You will need at least 16GB of memory to run inference with Mistral-7B.

In [None]:
%%time
import torch
import transformers
from transformers import AutoModelForCausalLM, AutoTokenizer

device = "cuda" # the device to load the model onto
model_name = "mistralai/Mistral-7B-v0.1"
model = AutoModelForCausalLM.from_pretrained(model_name, 
                                             device_map="auto", 
                                             return_dict=True,
                                             torch_dtype=torch.float16)
tokenizer = AutoTokenizer.from_pretrained(model_name)

pipeline = transformers.pipeline("text-generation", model=model, tokenizer=tokenizer)

prompt = "My favourite condiment is"

sequences = pipeline(prompt,
                     max_length=200,
                     do_sample=True,
                     top_k=10,
                     num_return_sequences=1,
                     eos_token_id=tokenizer.eos_token_id)

for seq in sequences:
    print(f"Result: {seq['generated_text']}")

## Deploy prebuilt Mistral Instruct models

This section deploys prebuilt Mistral models on the Endpoint. The model deployment step will take ~15 minutes to complete.

Please adjust the machine type, accelerator type and accelerator count accordingly. We use V100 in deployments as an example. Please use A100 (40G) or A100 (80G) to get better inferences.

Set the prebuilt model id.

In [None]:
prebuilt_model_id = "mistralai/Mistral-7B-v0.1"  # @param ["mistralai/Mistral-7B-v0.1"]

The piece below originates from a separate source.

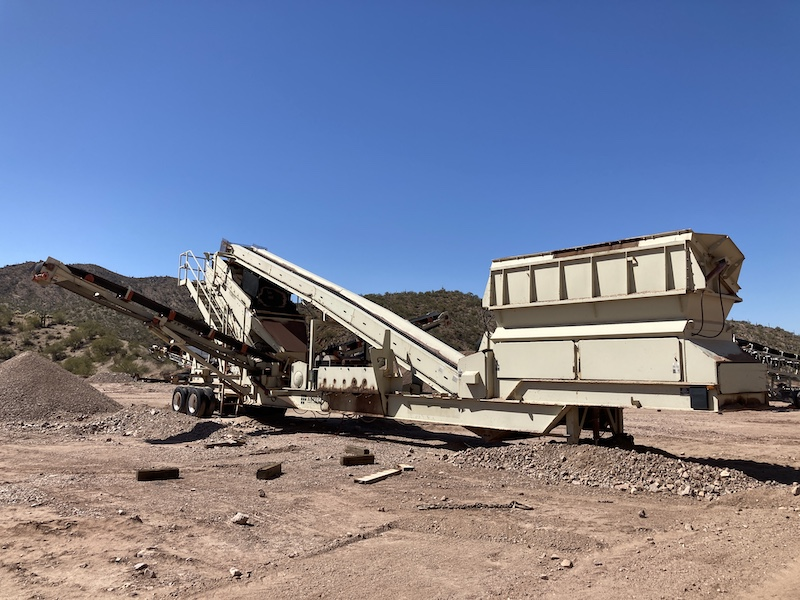 2004 Astec2612D Fold-N-Go Portable Screening Plant. Front right view.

We use the PEFT serving images to deploy prebuilt Mistral Instruct models, by setting finetuning LoRA model paths as empty.

In [None]:
# Find Vertex AI supported accelerators and regions in:
#  https://cloud.google.com/vertex-ai/docs/predictions/configure-compute

# Sets V100 to deploy mistralai/Mistral-7B-v0.1 as an example.
# If A100 is not available, you may deploy mistralai/Mistral-7B-v0.1 with
#  V100. Please keep in mind that the efficiency of serving with
#  V100 is inferior to that of serving with A100.
machine_type = "n1-standard-8"
accelerator_type = "NVIDIA_TESLA_V100"
accelerator_count = 1  # mistralai/Mistral-7B-v0.1

# Sets A100 (40G) to deploy mistralai/Mistral-7B-v0.1.
# machine_type = "a2-highgpu-1g"
# accelerator_type = "NVIDIA_TESLA_A100"
# accelerator_count = 1  # for mistralai/Mistral-7B-v0.1

model_without_peft, endpoint_without_peft = deploy_model(
    model_name=get_job_name_with_datetime(prefix="mistral-serve"),
    base_model_id=prebuilt_model_id,
    finetuned_lora_model_path="",  # This will avoid override finetuning models.
    service_account=SERVICE_ACCOUNT,
    task="causal-language-modeling-lora",
    machine_type=machine_type,
    accelerator_type=accelerator_type,
    accelerator_count=accelerator_count,
)
print("endpoint_name:", endpoint_without_peft.name)

NOTE: The prebuilt model weights will be downloaded on the fly from $BASE_MODEL_BUCKET after the deployment succeeds. Thus additional 10 ~ 40 minutes (depending on the model sizes) of waiting time is needed **after** the above model deployment step succeeds and before you run the next step below. Otherwise you might see a `ServiceUnavailable: 503 502:Bad Gateway` error when you send requests to the endpoint.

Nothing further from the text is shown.